Repeat step 1 but with Contact instances. Before creating each instance use the DUNS number to get the Contact_DUNS id from the dictionary of step 2. The instantiate each Contact in the following way: Contact(duns_id=c_duns_id, fullName=fn, title=job). Again, after collecting the Contact instances just pass them to bulk_create to create the rows.
This should radically improve performance as you'll be no longer executing a query for each input line. But as I said above, this can only work if you can be certain that there are no duplicates in the database or the input file.
EDIT Here's the code:
import os
def populate_duns():
# Will only work if there are no DUNS duplicates
# (both in the DB and within the file)
duns_instances = []
with open("filename") as f:
for line in f:
duns = line.strip().split("|")[1]
duns_instances.append(Contact_DUNS(duns=duns))
# Run a single INSERT query for all DUNS instances
# (actually it will be run in batches run but it's still quite fast)
Contact_DUNS.objects.bulk_create(duns_instances)
def get_duns_dict():
# This is basically a SELECT query for these two fields
duns_id_pairs = Contact_DUNS.objects.values_list('duns', 'id')
return dict(duns_id_pairs)
def populate_contacts():
# Repeat the same process for Contacts
contact_instances = []
duns_dict = get_duns_dict()
with open("filename") as f:
for line in f:
col = line.strip().split("|")
duns = col[1]
name = col[8]
job = col[12]
ci = Contact(duns_id=duns_dict[duns],
fullName=name,
title=job)
contact_instances.append(ci)
# Again, run only a single INSERT query
Contact.objects.bulk_create(contact_instances)
if __name__ == '__main__':
print "Populating Contact db...."
os.environ.setdefault("DJANGO_SETTINGS_MODULE", "settings")
from web.models import Contact, Contact_DUNS
populate_duns()
populate_contacts()
print "Done!!"
CSV Import
First of all 6 million records is a quite a lot for sqllite and worse still sqlite isn't very good and importing CSV data directly.
There is no standard as to what a CSV file should look like, and the
SQLite shell does not even attempt to handle all the intricacies of
interpreting a CSV file. If you need to import a complex CSV file and
the SQLite shell doesn't handle it, you may want to try a different
front end, such as SQLite Database Browser.

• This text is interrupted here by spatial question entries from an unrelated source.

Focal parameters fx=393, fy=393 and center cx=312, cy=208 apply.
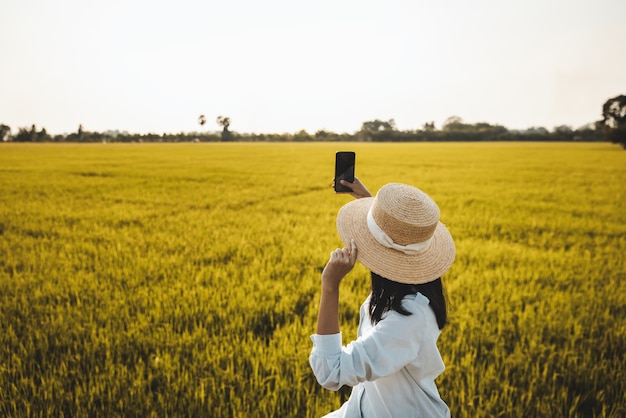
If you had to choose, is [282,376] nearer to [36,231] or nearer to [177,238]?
[177,238]

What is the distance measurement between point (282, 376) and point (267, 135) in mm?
86497

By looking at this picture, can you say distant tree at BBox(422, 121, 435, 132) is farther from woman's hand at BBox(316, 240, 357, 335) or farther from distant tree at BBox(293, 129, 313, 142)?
woman's hand at BBox(316, 240, 357, 335)

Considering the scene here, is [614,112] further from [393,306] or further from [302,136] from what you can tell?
[393,306]

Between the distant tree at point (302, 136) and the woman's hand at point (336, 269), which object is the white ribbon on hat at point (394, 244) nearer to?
the woman's hand at point (336, 269)

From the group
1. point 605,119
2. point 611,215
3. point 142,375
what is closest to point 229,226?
point 142,375

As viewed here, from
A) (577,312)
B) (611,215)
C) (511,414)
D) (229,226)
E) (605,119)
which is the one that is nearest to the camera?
(511,414)

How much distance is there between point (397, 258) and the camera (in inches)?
48.7

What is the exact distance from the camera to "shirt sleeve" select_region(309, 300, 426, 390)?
116 cm

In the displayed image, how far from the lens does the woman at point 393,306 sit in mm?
1180

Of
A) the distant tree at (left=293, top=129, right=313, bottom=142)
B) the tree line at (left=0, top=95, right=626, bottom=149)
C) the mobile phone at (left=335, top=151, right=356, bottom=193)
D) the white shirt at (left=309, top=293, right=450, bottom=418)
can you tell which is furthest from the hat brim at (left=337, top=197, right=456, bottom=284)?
the distant tree at (left=293, top=129, right=313, bottom=142)

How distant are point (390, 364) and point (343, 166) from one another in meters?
0.78

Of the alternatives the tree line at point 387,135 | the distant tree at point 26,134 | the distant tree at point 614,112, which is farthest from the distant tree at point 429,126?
the distant tree at point 26,134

On the other hand Mysql and Postgresql are more capable of handling CSV data and mysql's LOAD DATA IN FILE and Postgresql COPY are both painless ways to import very large amounts of data in a very short period of time.
Suitability of Sqlite.
You are using django => you are building a web app => more than one user will access the database. This is from the manual about concurrency.

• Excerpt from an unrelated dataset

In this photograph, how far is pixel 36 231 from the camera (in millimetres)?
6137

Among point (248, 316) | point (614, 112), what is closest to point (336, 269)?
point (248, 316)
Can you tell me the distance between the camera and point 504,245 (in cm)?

SQLite supports an unlimited number of simultaneous readers, but it
will only allow one writer at any instant in time. For many
situations, this is not a problem. Writer queue up. Each application
does its database work quickly and moves on, and no lock lasts for
more than a few dozen milliseconds. But there are some applications
that require more concurrency, and those applications may need to seek
a different solution.
Even your read operations are likely to be rather slow because an sqlite database is just one single file. So with this amount of data there will be a lot of seek operations involved. The data cannot be spread across multiple files or even disks as is possible with proper client server databases.
The good news for you is that with Django you can usually switch from Sqlite to Mysql to Postgresql just by changing your settings.py. No other changes are needed. (The reverse isn't always true)
So I urge you to consider switching to mysql or postgresl before you get in too deep. It will help you solve your present problem and also help to avoid problems that you will run into sooner or later.
6,000,000 is quite a lot to import via Python. If Python is not a hard requirement, you could write a SQLite script that directly import the CSV data and create your tables using SQL statements. Even faster would be to preprocess your file using awk and output two CSV files corresponding to your two tables.
I used to import 20,000,000 records using sqlite3 CSV importer and it took only a few minutes minutes.